> **What you will do**:
#1 Reproduce the waste incineration passage starting with "First, municipal solid" and going on through "ultimately generating power.".
#2 Write what comes next in the article on waste incineration, picking up after its final sentence.

Landfills, a traditional method of waste disposal, are overflowing. These sites take up significant space and can pollute the environment as waste decomposes. In 2009, the European Environment Agency released a report advocating for the transition from landfill disposal to more sustainable alternatives [1]. One viable solution uses a thermal treatment process to burn waste and generate energy. While incineration can reduce landfill waste and create energy, it is important to understand how the waste incineration process works and which steps are needed to run it in a safe and environmentally conscientious fashion.
First, municipal solid waste arrives by truck and is stored for processing (Figure 1).
Next, the waste is introduced into a high-temperature furnace where it is burned. The burning process creates flue gas – a mixture of hot gases and byproducts – which must be thoroughly cleaned before release.
Finally, the heat generated in the furnace plays a key role in electricity production. This captured heat creates steam that drives a turbine, ultimately generating power.
In the rest of this article, the most important components of waste plant incinerator analysis are discussed, with a focus on how process analyzers are used to monitor emissions such as ammonia, sulfate, and heavy metals.

> **Items listed in a dataset**:
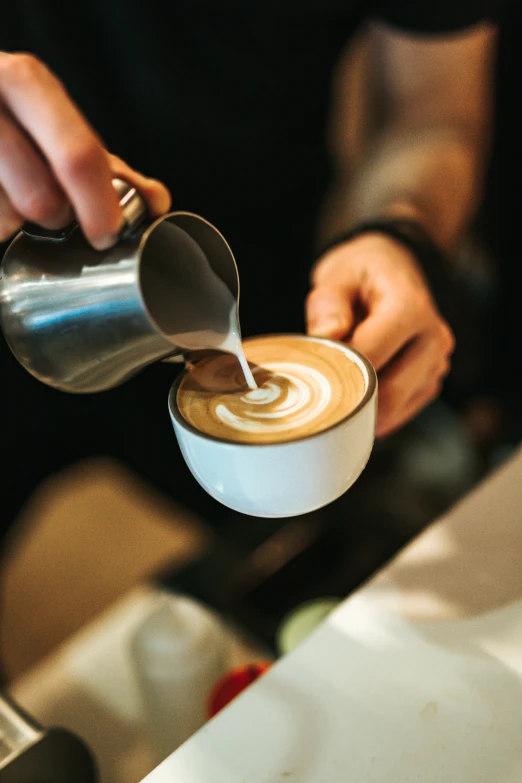 a cup of coffee being poured into it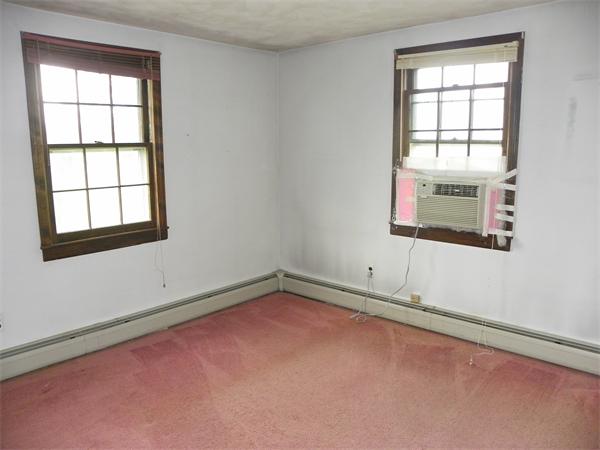 91 Nashua Road Pepperell, MA 01463 - Photo 13 of 14 an empty room with a window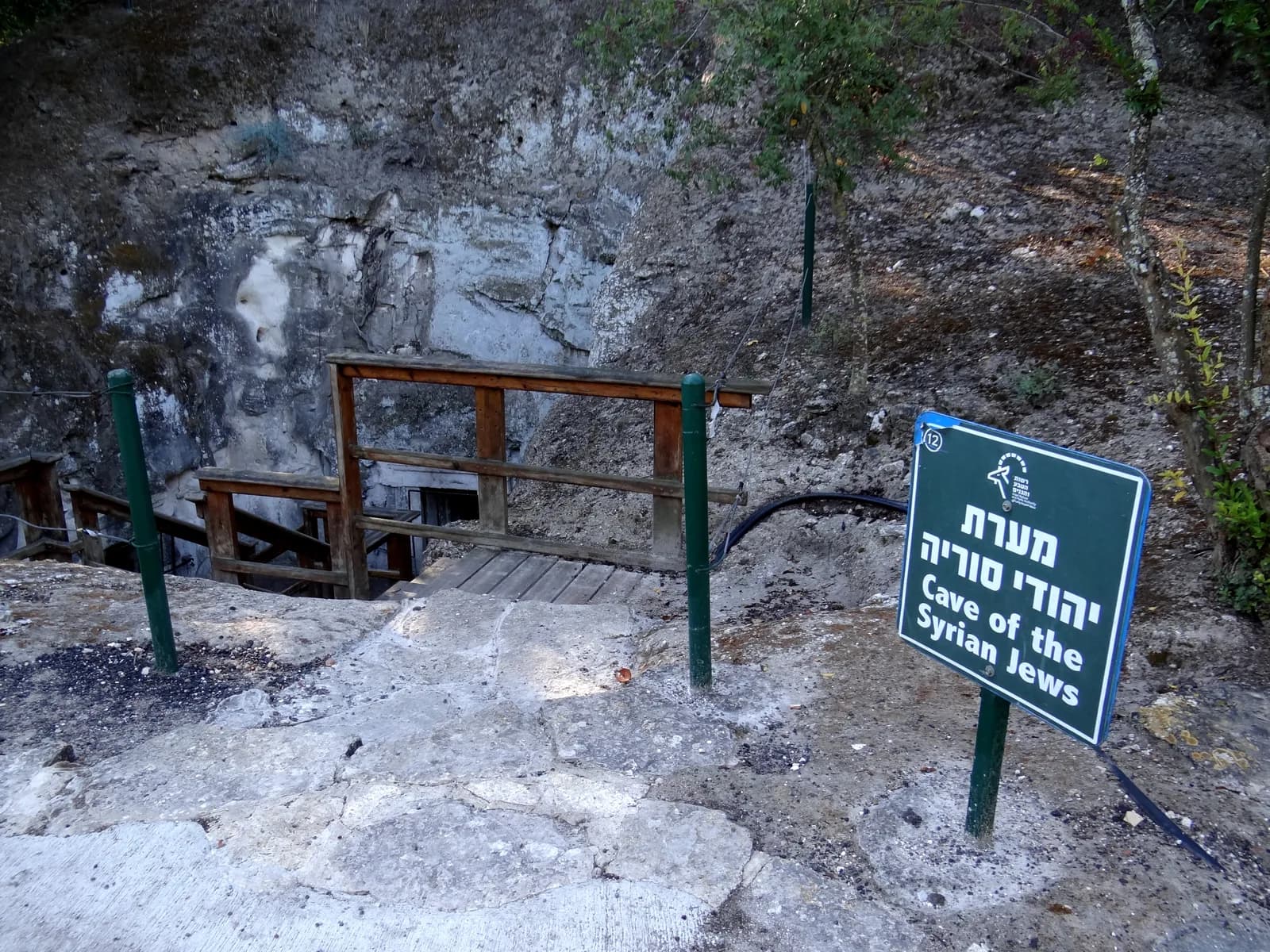 שלט מערת יהודי סוריה ומדרגות העץ היורדות אל חצר המערה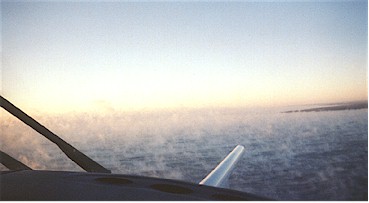 Aerial photo of deepening transient lake-effect clouds and 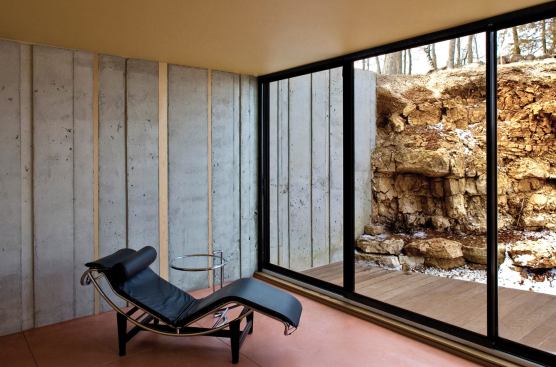 2007 RADA project of the year  camouflage house, green lake, wis.  principals in charge / project architects / landscape designers / interior designers: Brian Johnsen, AIA, and Sebastian Schmaling, AIA, Johnsen Schmaling Architects; general contractor: Jesse Burg, Gale Burg Construction, Malone, Wis.   Concrete retaining walls rise out of existing rock outcroppings, strengthening the building’s connection to the site.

> **Numbered responses**:
#1
First, municipal solid waste arrives by truck and is stored for processing (Figure 1).
Next, the waste is introduced into a high-temperature furnace where it is burned. The burning process creates flue gas – a mixture of hot gases and byproducts – which must be thoroughly cleaned before release.
Finally, the heat generated in the furnace plays a key role in electricity production. This captured heat creates steam that drives a turbine, ultimately generating power.

#2
Incineration is a waste management strategy that reduces solid waste (i.e., landfill) while also converting energy. A projection from the UNEP indicates that municipal solid waste production will increase from 2.3 billion tons in 2023 to 3.8 billion tons by 2050 [2]. Therefore, ensuring the efficient and compliant operation of such incinerator plants is paramount but can be achieved through meticulous monitoring and mitigation.
Incineration technology has evolved, offering diverse options tailored to specific waste types. There are various types of incinerators: simple incinerators, fixed or moving grate incinerators, rotary kiln incinerators, and fluidized bed incinerators [3]. Each type possesses unique advantages in terms of capacity, efficiency, and emission control.
In a waste incineration plant, the journey begins with delivery of trash by collection vehicles (Figure 1). A grabbing mechanism (Figure 2) lifts the waste and deposits it into a high-temperature furnace.
Here, combustion occurs, breaking down the waste and releasing heat energy and flue gas – essentially hot exhaust containing combustion byproducts. Importantly, this heat from the combustion process is used to generate steam energy and to produce electricity in the adjacent thermal power plant.
During incineration, flue gas containing pollutants like acidic gases, heavy metals, and particulate matter (PM) is generated. The scrubber (Figure 3) acts as a barrier, capturing these pollutants before they reach the atmosphere.
The flue gas is not released directly into the atmosphere. Instead, it passes through several emission control steps (e.g., scrubbers and filters) in order to remove various undesired components that cannot be released to the environment. Scrubbers utilize water or specific chemical solutions to capture pollutants including PM, heavy metals, and acidic gases.
Finally, the leftover ash from the furnace and any wastewater generated during the cleaning process undergo rigorous analysis before they are discarded. This ensures these materials are properly treated and disposed of in an environmentally responsible manner.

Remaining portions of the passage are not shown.